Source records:
+ + +
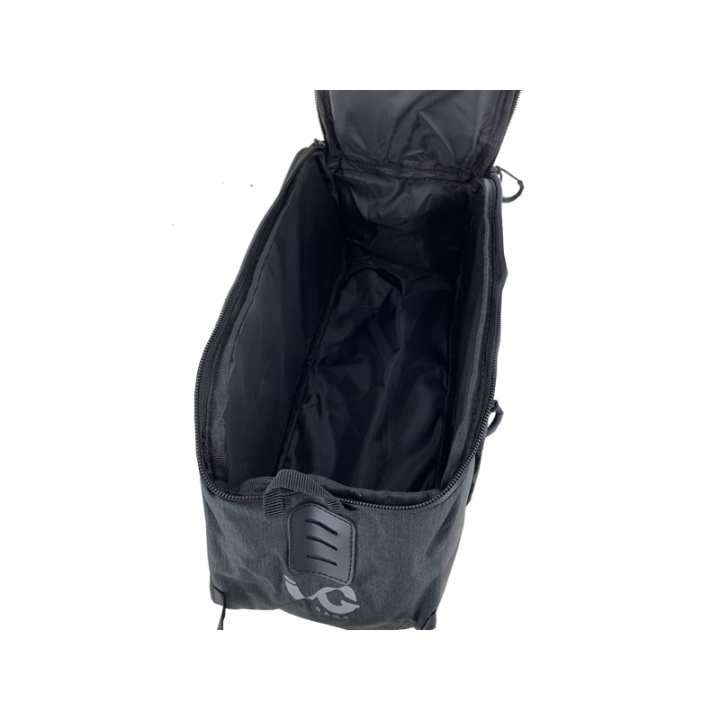 Sacoche multipoches VG sur porte-bagages - 10L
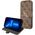 Guess Guess GUBKP13L4GMGBR iPhone 13 Pro / 13 6,1" brązowy/brown book 4G Big Metal Logo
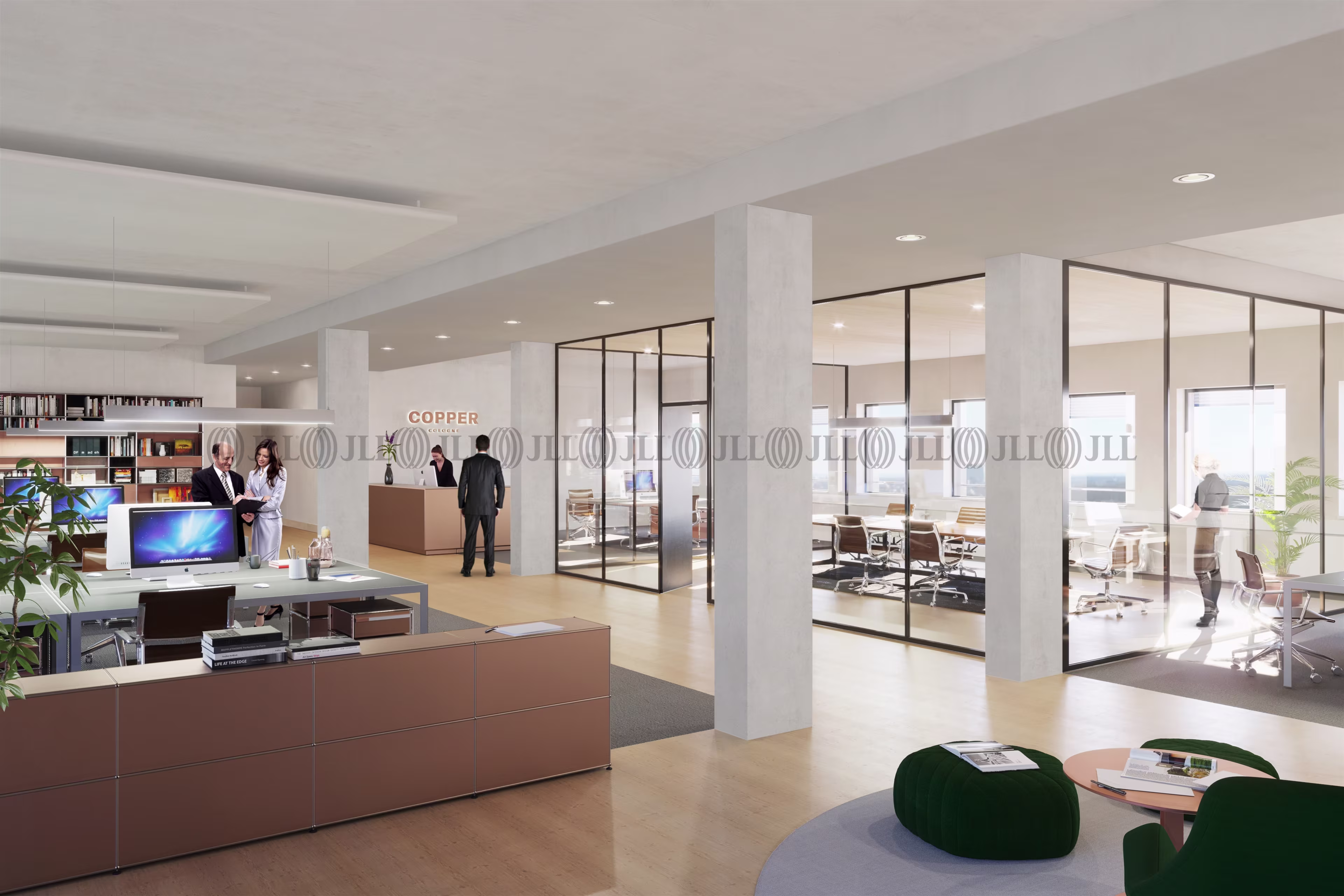 Büroimmobilie - Köln, Braunsfeld - K1678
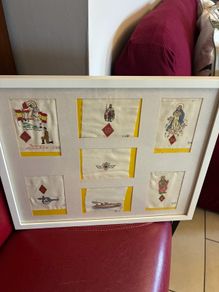 Original Handcrafted Spanish Military Art on Linen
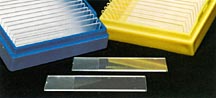 plastic microscope slides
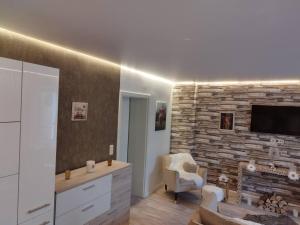 Gallery image of Gästewohnung -Chalet 1 bis 2 Pers in Magdeburg +9 photos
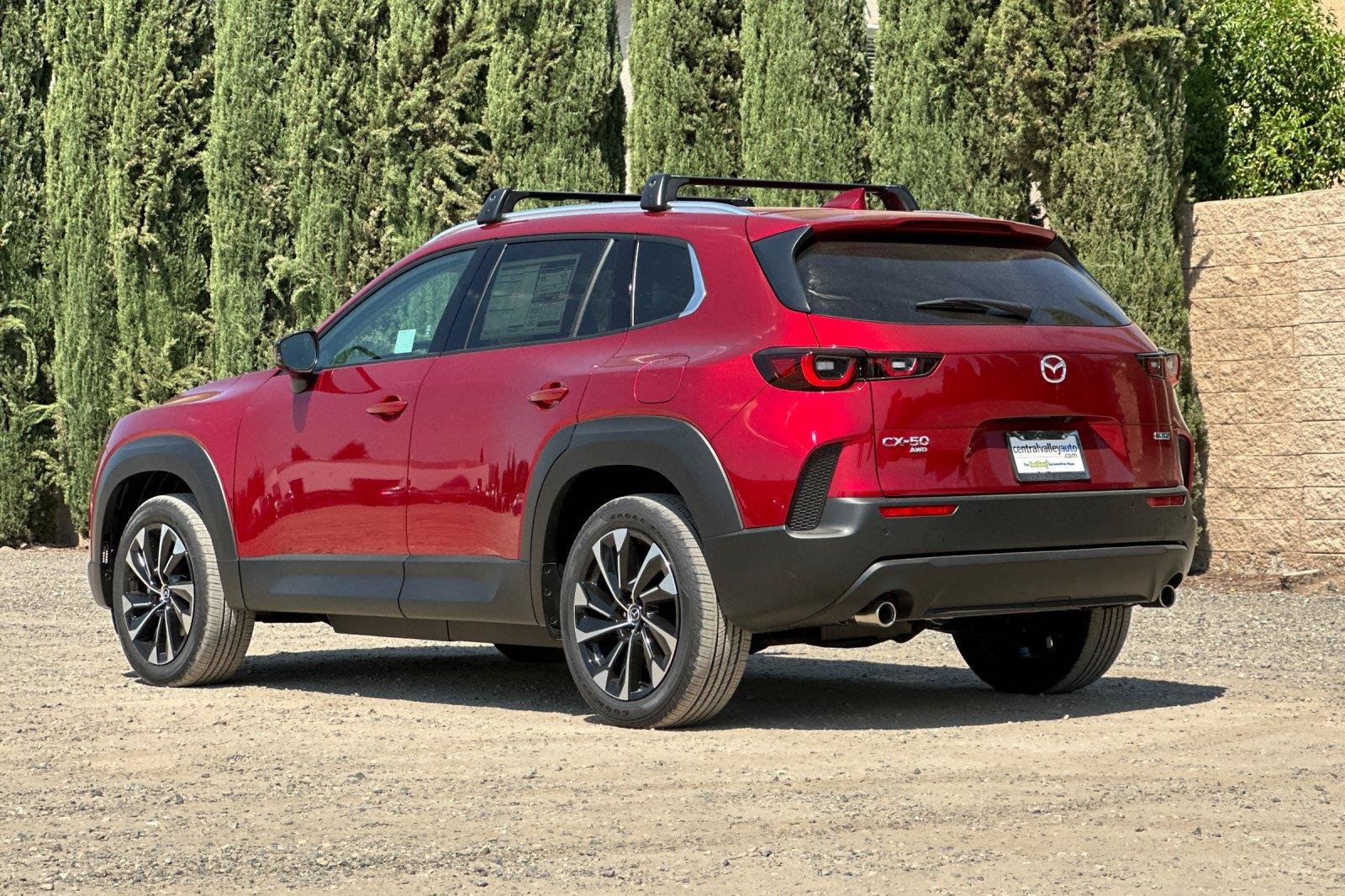 New 2026 MAZDA CX-50 2.5 Hybrid w/ Weather Package AWD/4WD image 6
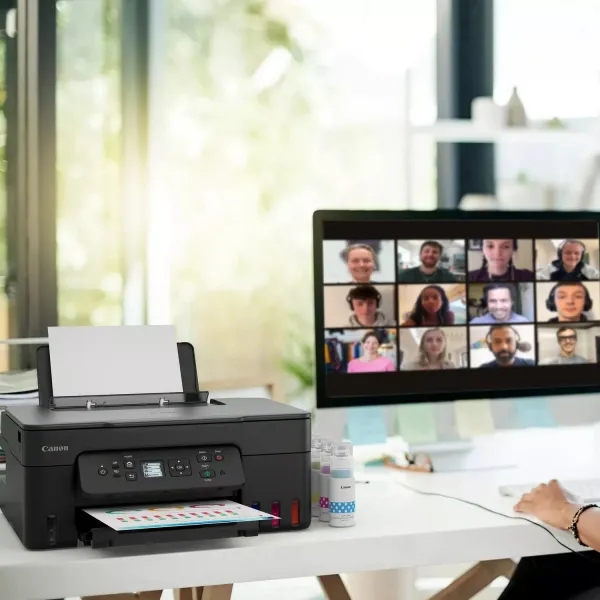 МФУ Pixma G3480 A4 з Wi-Fi Canon (6708C009AA) - Фото 4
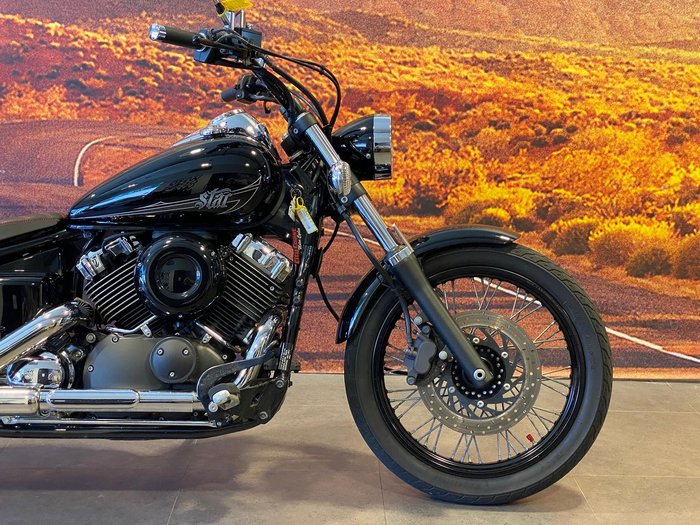 2017 Yamaha V-Star XVS650 Custom V-Star Black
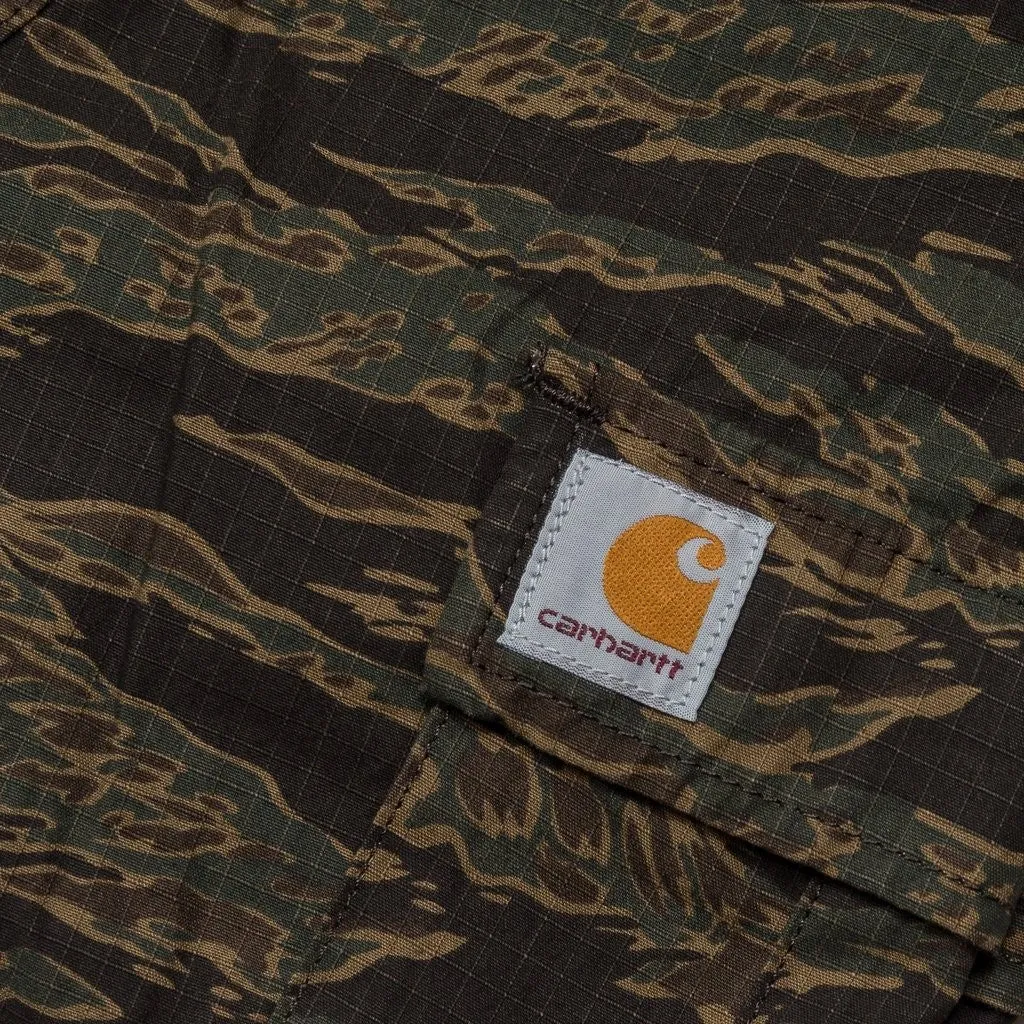 CARHARTT AVIATION SHORT COLUMBIA CAMO TIGER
+ + +
Required work: An exact copy is needed of every line from the line containing "Büroimmobilie - Köln, Braunsfeld - K1678" to the last line of the records; pictures stay out of it.

Result of this exercise:
 Büroimmobilie - Köln, Braunsfeld - K1678
 Original Handcrafted Spanish Military Art on Linen
 plastic microscope slides
 Gallery image of Gästewohnung -Chalet 1 bis 2 Pers in Magdeburg +9 photos
 New 2026 MAZDA CX-50 2.5 Hybrid w/ Weather Package AWD/4WD image 6
 МФУ Pixma G3480 A4 з Wi-Fi Canon (6708C009AA) - Фото 4
 2017 Yamaha V-Star XVS650 Custom V-Star Black
 CARHARTT AVIATION SHORT COLUMBIA CAMO TIGER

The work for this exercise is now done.